* [PROVIDED TEXT]:
********************

Shifting the Burden of Care
With aging populations, countries around the world are set to face shortages of elder care workers. In response, there has been growing investment in robotics designed to improve the lives of senior citizens.
There are two main types of elder care robots: those that automate physical tasks and socially assistive robots. Certain manufacturers and lawmakers hope to implement these technologies on a wide scale to reduce physical injuries and cognitive decline in older adults, allowing them to live happier lives while decreasing the burden on human caregivers.
Prototypes
Examples of robots that automate physical tasks include:
- robotic exoskeletons, which can help people get in and out of bed, sit on chairs or the toilet, and prevent falls;
- robots that transport items throughout hospitals, delivering medicine, meals, supplies and tests; and
- robots that perform various small tasks, such as disinfecting surfaces, opening doors, carrying objects and pressing elevator buttons.
There are also socially assistive robots, which have the following abilities:
- entertainment, such as telling jokes, playing bingo and leading karaoke;
- reading human emotions and socializing with them accordingly; and
- mimicking playful animals, providing the elderly with a companion.
Japan’s Experience
While the developments in this field have been encouraging, it is unclear whether these machines can be successfully integrated into elder care settings. If we use Japan’s efforts as a case study, it appears that doing so may be an uphill battle.
Japan has been developing elder care robots for over two decades, with more than $300 million spent funding research and development by the national government alone. However, integration of these machines has not been smooth sailing. Two main factors have influenced the slow uptake.
First, the robots fail to save labour, and tend to create more work for caregivers. Care robots require transportation from room to room, proper storage, maintenance, cleaning and constant monitoring. The time and effort that caregivers spend on the machines could otherwise be spent interacting with care patients or nursing home residents.
Second, many of the robots fail to fulfill their intended purposes. Some physical assistance robots do not adequately perform their tasks, such as robotic exoskeletons that can only comfortably lift certain people. Some social assistance robots also fail to reduce the repetitive behaviour patterns of those with severe dementia. Examples include a robotic seal that confused certain residents and caused them to become obsessed with it, and an entertainment robot that could only perform a small set of songs and exercise routines, causing boredom after just a few weeks.
What’s Next?
Despite Japan’s rocky experience, interest in care robots continues. The European Union invested €85 million ($103 million) in a research and development program called “Robotics for Ageing Well” between 2015 and 2020. The UK government announced an investment of £34 million ($48 million) for social assistance robots in 2019, although that Government has since been replaced and the status of the proposed investment is now unclear. Hopefully, continued investment and technological progress can spark the creation of more advanced machines that carry out their intended purposes and successfully save labour.
Have a wonderful day,
Suzana Popovic-Montag & James Macfarlane.

********************

* [EXTRACTED ENTRIES]:
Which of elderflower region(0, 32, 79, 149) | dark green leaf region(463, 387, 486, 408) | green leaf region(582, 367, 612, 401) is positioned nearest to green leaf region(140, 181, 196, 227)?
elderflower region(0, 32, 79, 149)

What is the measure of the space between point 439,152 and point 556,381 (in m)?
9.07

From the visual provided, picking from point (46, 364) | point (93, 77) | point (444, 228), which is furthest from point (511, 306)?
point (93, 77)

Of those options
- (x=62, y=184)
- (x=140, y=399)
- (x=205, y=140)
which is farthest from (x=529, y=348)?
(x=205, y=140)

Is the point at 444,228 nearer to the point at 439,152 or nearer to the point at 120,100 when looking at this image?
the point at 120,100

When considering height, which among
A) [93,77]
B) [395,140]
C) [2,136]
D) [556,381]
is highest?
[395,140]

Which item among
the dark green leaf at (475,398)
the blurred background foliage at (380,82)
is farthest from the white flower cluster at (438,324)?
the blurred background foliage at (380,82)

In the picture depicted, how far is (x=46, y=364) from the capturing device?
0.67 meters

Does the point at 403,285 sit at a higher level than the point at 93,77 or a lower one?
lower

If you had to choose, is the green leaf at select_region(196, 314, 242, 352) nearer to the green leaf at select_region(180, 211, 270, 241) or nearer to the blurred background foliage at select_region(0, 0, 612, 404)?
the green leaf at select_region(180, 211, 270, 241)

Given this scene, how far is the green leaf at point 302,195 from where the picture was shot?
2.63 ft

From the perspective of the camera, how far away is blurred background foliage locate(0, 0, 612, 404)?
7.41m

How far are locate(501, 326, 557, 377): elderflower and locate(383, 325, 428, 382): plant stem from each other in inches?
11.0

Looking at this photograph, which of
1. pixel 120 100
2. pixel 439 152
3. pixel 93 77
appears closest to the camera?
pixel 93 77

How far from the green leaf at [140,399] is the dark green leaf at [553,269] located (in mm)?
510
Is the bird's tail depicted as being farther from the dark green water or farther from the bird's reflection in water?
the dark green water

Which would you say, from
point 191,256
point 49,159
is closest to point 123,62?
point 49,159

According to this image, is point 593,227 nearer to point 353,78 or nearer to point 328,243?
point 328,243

********************

According to the article on elder care robots, how much has Japan's national government alone spent funding their research and development? The rows have no connection to the article on elder care robots.

* [REPLY TO THE EXERCISE]: More than $300 million.